At the state house this morning, the committee on mercantile affairs gave a hearing on the petition for the incorporation of the Roman Catholic Bishop Beaven of the Springfield diocese as a corporation sole to hold and manage church property. Hon James B. Carroll of Springfield appeared for the petition. Daniel M. Crowley of Danvers, who appeared last year in opposition to the bill incorporating Archbishop Williams as corporation sole for the same purpose, was the only remonstrant today.
This bill follows exactly the language, as far as terms and restrictions are concerned, of the act passed last year. No new questions were, therefore, raised. What the archdiocese of Boston had the diocese of Springfield sought.
Mr. Carroll, however, went into the merits of the legislation asked for, as did Mr Crowley in opposition. Chairman Senator Williams interrogated the speakers at length. Mr Crowley was closely questioned in his opposition by Representative Connolly of Fall River and Representative Kelly of Boston.
Mr Crowley disclaimed any animus in the matter, but opposed the matter on the ground that Catholics should manage their own property by themselves. He referred to the failure of Bishop Purcell in St. Louis. Mr Carroll suggested that the violation of trust in that instance was entirely possible with the bishop’s present tenure. Both gentlemen agreed, however, that some change was desirable.
In opening the hearing Mr. Carroll said that the bill followed exactly the language of the act passed last year incorporating the Roman Catholic archbishop of Boston. Questions of the bishop’s tenure of church property have arisen—whether he holds it absolutely for himself or in trust—and such questions have never been settled. “I do not believe,” he said, “it has ever been settled that the term ‘bishop’ created a trust.”
The speaker suggested that the law was desired merely for security and to hold to the people who build Catholic churches their property. With such legislation as proposed no complications would arise should the bishop die without making a will.
Mr. Carroll urged further that uniformity was also desired. The arch diocese of Boston has the desired legislation, and the Springfield diocese now asks for it.
The speaker also told the committee that under the proposed act the Catholics of Springfield diocese could secure a much lower rate on loans if incorporated. Today they are paying 5 percent on loans, principally to savings banks.
Daniel M. Crowley of Danvers appeared in opposition to the petition before the committee, as he had last year, when the archbishop of Boston sought incorporation. He would incorporate the local churches. If they did not desire incorporation he would leave them the rights to control and manage their own property.
Mr. Crowley urged that the Catholics of the state are as intelligent as any other body of citizens, and they are able to manage their property. He suggested that they make good citizens, and run cities well. Boston, though much criticized, he said, has been controlled and managed very well since it became democratic.
The speaker believed there was something more than merely convenience behind the petition. He did not understand why ex State Treas Phillips, ex Lieut Gov Halle and other prominent citizens had signed the petition of Bishop Beavens. He would prefer to see Catholic signers.
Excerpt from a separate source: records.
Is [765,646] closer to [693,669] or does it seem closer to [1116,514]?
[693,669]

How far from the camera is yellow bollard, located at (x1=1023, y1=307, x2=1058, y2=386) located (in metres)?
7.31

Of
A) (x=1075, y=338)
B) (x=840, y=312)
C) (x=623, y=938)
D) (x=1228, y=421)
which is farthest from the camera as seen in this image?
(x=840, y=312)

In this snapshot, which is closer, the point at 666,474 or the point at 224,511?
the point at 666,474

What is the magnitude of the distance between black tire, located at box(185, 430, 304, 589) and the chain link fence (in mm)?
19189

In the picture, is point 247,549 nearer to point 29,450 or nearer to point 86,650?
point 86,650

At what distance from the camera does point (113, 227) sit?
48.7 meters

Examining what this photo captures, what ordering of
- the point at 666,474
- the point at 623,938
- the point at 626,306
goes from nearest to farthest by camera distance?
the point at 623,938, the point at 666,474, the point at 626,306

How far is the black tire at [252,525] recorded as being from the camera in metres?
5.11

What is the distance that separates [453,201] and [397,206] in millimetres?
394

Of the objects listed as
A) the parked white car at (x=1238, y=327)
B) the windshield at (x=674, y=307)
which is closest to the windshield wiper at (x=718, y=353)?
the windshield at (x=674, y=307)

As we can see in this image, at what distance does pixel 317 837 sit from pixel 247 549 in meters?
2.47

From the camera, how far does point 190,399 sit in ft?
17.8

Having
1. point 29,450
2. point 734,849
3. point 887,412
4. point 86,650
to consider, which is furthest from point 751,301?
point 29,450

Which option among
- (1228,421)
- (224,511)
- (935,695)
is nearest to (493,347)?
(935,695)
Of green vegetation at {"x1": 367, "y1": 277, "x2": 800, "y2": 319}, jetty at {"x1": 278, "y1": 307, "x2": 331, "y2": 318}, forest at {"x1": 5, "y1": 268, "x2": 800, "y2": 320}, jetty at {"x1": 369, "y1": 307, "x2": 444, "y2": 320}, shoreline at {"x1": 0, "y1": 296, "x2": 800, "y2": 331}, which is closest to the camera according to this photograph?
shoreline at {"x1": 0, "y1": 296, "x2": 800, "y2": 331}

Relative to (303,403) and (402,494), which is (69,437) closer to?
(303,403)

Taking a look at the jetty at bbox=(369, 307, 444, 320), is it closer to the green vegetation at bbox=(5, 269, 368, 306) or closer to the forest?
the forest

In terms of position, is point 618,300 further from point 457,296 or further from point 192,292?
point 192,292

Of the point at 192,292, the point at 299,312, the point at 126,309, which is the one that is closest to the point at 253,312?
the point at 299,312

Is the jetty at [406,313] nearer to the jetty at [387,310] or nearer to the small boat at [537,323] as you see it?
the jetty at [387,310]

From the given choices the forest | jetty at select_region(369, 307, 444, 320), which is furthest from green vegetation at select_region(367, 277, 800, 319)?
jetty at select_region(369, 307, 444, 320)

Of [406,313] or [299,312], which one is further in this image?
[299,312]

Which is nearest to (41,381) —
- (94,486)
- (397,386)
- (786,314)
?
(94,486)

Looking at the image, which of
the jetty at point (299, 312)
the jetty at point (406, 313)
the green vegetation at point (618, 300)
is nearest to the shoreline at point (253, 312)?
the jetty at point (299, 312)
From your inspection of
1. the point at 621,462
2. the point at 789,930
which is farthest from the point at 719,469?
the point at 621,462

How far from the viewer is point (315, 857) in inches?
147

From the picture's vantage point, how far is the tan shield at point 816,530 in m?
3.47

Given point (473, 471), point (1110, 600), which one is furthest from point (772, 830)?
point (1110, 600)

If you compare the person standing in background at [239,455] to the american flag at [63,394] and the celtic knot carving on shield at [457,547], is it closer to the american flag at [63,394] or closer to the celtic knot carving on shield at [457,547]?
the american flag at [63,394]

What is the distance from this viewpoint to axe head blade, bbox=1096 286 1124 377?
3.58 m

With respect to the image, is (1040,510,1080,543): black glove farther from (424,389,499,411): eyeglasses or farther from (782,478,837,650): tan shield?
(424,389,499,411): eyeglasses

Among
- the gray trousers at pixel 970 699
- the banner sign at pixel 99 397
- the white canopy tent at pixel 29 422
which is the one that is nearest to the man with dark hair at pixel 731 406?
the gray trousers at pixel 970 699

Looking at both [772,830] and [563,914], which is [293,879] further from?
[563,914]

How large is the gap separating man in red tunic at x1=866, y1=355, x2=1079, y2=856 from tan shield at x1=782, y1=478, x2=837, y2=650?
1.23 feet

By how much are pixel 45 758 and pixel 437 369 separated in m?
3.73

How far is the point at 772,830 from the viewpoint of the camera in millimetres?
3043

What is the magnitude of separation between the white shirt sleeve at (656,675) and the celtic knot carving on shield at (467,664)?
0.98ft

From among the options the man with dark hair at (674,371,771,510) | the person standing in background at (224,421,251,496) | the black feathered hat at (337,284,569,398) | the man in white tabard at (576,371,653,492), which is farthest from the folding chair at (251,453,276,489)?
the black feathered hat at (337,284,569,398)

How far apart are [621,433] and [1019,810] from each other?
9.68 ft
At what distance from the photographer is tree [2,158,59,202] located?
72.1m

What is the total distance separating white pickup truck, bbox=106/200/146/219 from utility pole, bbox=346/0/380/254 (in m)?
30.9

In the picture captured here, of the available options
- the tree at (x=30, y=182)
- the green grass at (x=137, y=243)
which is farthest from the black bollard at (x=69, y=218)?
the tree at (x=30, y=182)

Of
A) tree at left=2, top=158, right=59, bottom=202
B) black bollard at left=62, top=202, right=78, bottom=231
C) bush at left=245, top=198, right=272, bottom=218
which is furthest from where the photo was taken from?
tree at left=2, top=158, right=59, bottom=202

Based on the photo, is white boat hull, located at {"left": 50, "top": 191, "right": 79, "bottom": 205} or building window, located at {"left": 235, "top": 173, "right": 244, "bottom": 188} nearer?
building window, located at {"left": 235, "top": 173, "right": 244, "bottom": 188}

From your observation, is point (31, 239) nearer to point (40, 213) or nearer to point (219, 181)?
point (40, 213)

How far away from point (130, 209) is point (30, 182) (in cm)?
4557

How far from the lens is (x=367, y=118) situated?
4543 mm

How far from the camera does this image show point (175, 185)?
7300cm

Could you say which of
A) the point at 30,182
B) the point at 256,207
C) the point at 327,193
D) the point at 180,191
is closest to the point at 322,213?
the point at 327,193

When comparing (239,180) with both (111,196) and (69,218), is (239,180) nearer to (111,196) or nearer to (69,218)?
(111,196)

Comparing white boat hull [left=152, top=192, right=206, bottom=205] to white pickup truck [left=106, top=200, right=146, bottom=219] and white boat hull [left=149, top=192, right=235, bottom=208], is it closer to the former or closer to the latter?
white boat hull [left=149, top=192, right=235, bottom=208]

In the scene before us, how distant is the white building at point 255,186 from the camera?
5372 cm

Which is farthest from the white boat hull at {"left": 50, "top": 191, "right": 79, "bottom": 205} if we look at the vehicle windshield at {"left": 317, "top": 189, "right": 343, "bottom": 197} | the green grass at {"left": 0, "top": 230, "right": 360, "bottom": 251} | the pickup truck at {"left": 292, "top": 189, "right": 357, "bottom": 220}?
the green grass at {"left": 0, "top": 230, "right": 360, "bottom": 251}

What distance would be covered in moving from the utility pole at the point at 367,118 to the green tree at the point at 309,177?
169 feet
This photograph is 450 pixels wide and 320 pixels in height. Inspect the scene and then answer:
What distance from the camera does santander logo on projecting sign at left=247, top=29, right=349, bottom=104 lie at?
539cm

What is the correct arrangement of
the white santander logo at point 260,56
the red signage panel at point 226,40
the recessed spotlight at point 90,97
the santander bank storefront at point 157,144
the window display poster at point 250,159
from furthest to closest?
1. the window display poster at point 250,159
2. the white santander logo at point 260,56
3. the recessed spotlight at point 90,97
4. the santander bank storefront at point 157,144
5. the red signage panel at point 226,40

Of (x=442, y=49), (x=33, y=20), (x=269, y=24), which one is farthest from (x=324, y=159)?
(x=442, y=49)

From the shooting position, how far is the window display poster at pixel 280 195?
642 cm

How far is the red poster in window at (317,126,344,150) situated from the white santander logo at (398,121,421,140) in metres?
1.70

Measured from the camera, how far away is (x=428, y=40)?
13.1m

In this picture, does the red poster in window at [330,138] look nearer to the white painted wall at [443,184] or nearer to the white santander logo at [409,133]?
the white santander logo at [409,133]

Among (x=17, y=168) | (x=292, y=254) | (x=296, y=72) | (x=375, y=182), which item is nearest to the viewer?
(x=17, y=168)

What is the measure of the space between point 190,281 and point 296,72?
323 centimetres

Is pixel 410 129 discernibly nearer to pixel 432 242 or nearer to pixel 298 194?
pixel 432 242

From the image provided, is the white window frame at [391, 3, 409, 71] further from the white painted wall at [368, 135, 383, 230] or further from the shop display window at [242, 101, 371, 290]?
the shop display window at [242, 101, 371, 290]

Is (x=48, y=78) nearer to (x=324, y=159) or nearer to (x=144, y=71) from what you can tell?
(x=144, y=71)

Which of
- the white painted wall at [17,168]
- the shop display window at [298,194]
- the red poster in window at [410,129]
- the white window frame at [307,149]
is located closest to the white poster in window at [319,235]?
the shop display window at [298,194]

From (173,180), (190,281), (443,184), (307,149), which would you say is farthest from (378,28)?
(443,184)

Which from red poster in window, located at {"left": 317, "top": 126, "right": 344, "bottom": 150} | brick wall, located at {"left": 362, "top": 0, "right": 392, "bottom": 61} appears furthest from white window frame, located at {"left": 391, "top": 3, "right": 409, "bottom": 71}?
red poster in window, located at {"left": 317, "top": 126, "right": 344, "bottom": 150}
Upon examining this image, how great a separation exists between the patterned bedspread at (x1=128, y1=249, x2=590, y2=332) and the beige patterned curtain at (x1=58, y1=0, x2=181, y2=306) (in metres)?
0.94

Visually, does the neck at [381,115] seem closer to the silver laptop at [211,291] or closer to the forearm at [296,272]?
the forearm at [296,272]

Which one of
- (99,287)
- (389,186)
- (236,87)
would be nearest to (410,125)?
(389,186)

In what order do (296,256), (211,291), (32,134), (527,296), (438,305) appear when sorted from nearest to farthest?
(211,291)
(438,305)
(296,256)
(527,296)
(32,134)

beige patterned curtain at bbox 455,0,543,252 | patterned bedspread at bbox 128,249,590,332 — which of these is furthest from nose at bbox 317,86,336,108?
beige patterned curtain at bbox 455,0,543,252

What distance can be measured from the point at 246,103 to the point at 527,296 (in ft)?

Representative Belcher asked Mr Crowley if there were many Catholics opposed to the incorporation of the bishop as a corporation sole. Mr Crowley thought there were a great many. Representative Belcher suggested that the witness was the only one who appeared last year and this year in remonstrance, although the hearings on the subject were extensively advertised.
Mr Crowley, in reply to questions, suggested that under the law incorporating the archbishop of Boston, no annual returns were called for. This was promptly denied by counsel Carroll and members of the committee. Mr. Crowley then said the returns demanded amounted to nothing. He wanted returns that would show the income from this corporation sole, and how it was applied.
After further discussion the committee closed the hearing.